EXCERPTED DATA:
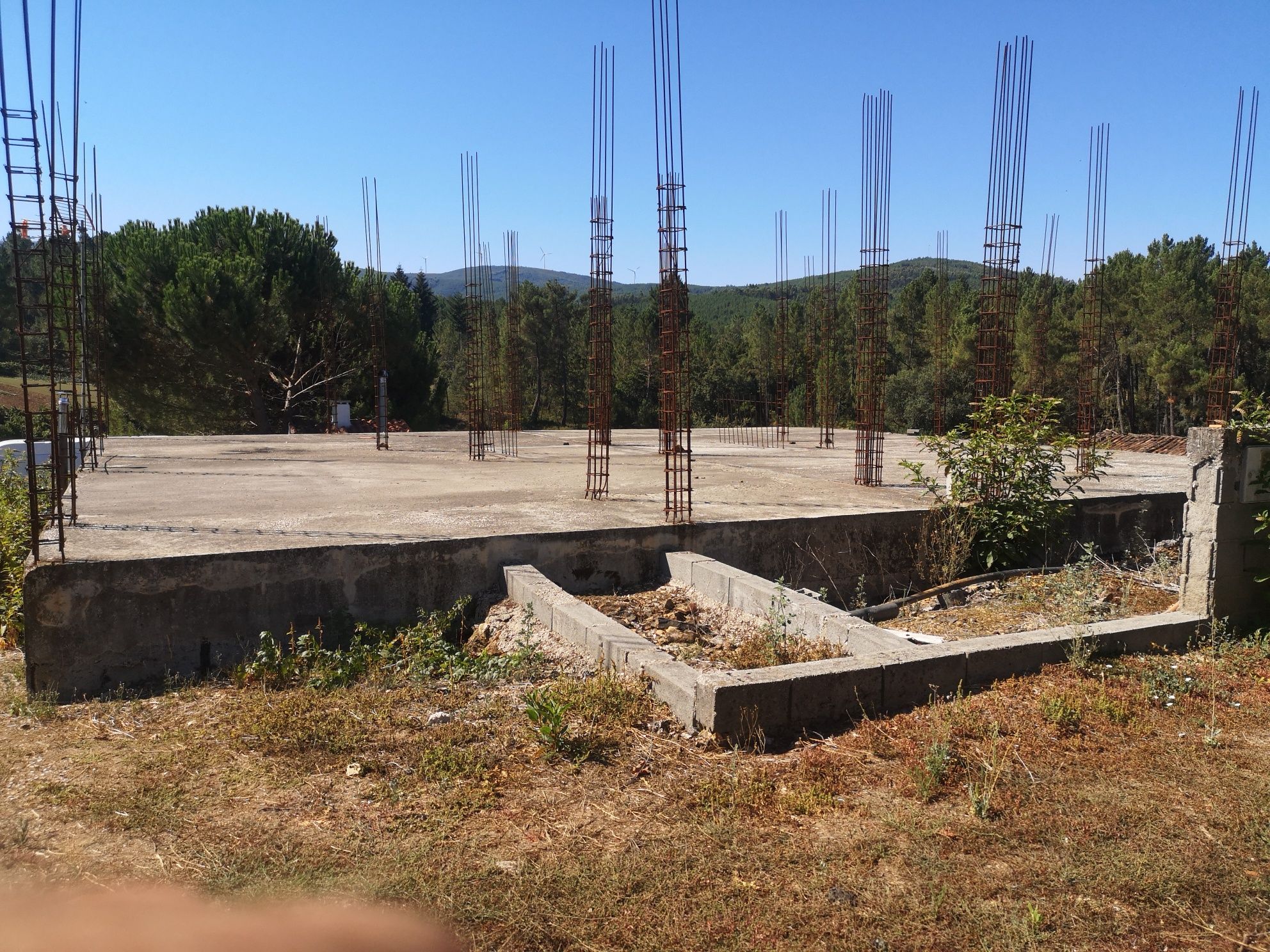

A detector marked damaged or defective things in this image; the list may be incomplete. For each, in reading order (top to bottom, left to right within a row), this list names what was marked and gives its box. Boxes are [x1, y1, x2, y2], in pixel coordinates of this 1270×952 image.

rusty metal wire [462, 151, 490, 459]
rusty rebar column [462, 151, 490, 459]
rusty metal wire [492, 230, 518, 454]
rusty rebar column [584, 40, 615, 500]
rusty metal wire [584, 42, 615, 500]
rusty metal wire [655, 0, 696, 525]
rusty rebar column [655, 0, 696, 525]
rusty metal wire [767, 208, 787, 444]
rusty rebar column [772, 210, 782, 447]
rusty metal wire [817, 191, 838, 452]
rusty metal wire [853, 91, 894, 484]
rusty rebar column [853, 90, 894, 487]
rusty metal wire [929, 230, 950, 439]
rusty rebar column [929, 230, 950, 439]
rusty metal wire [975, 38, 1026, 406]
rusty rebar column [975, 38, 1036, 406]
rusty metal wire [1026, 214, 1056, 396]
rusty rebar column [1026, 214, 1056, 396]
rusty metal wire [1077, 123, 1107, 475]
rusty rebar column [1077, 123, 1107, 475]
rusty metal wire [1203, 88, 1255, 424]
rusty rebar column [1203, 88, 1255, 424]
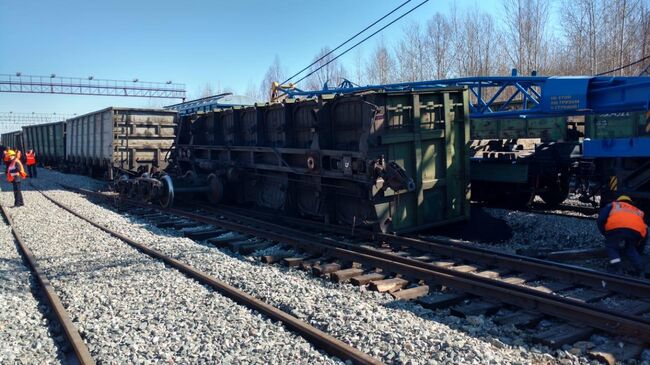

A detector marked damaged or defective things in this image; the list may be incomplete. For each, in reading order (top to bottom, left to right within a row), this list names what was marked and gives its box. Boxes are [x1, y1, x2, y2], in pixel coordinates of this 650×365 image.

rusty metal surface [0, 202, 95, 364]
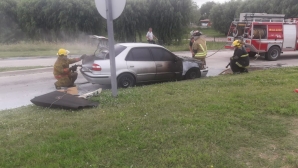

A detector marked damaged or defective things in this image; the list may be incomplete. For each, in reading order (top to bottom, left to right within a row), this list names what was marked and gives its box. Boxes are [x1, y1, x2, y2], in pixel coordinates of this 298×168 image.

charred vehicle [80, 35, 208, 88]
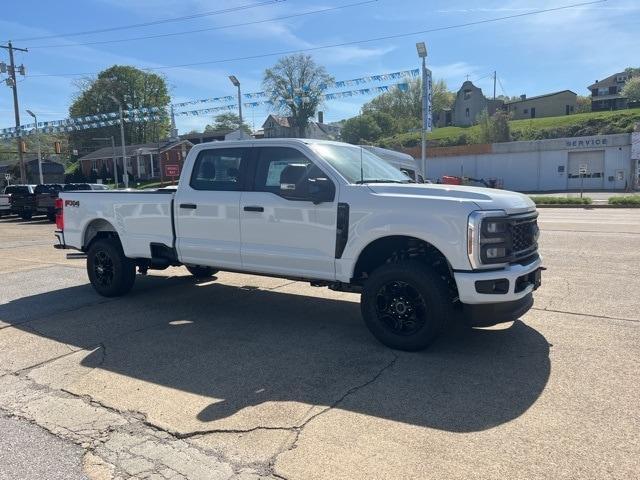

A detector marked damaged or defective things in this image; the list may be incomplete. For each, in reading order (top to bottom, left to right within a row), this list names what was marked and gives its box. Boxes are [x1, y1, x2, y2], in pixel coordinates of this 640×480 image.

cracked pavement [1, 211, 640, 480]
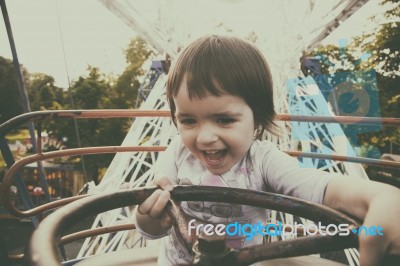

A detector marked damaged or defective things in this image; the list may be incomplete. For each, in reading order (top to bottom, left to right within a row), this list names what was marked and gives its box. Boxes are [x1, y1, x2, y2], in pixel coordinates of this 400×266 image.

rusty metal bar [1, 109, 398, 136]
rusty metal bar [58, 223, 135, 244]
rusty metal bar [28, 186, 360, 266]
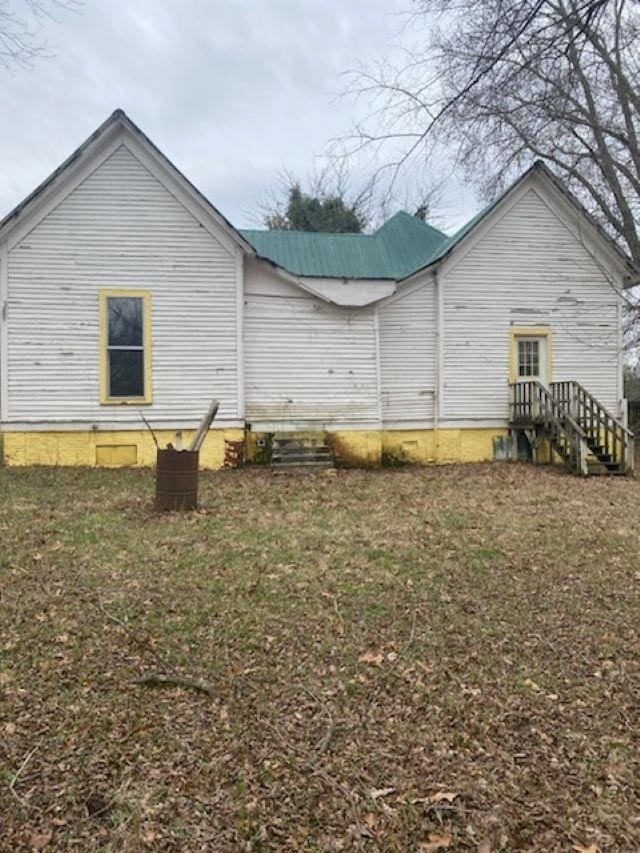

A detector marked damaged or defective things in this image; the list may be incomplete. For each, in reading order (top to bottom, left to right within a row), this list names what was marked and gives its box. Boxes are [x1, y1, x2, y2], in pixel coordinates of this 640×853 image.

WORK TO BE COMPLETED:
Write out exactly the lines from the one containing "this 650×365 image." through the end of the entries, both included. Pictures are not copied.

RESULT FOR THIS TASK:
A detector marked damaged or defective things in this image; the list may be incomplete. For each, in reading order (top to bottom, left to right within a row), this list names what was marked and gives its box. Boxes are [x1, y1, x2, y2], in pixel coordinates of this 650×365 image.

rusty metal surface [0, 202, 95, 364]

A detector marked damaged or defective things in this image; the list may be incomplete. For each, in reading order (top to bottom, left to right within a row), this list names what was marked and gives its box. Boxes are [x1, y1, x2, y2], in pixel coordinates of this 298×168 image.

charred vehicle [80, 35, 208, 88]

A detector marked damaged or defective things in this image; the list may be incomplete. For each, in reading order (top to bottom, left to right within a row), this list names what was marked and gives its box. Boxes are [x1, y1, x2, y2], in pixel coordinates of this 640×480 image.

cracked pavement [1, 211, 640, 480]

A detector marked damaged or defective things in this image; the list may be incomplete. For each, in reading order (top to bottom, left to right within a row), this list names what was marked and gives its box. Boxes are [x1, y1, x2, y2], in pixel coordinates of this 400×266 image.

rusty metal bar [1, 109, 398, 136]
rusty metal bar [58, 223, 135, 244]
rusty metal bar [28, 186, 360, 266]

A detector marked damaged or defective things in this image; the list may be incomplete. For each, in reading order (top to bottom, left to right within a row), this list names what was marked and gives its box. Boxes are [x1, y1, x2, y2], in pixel coordinates of this 640×853 image.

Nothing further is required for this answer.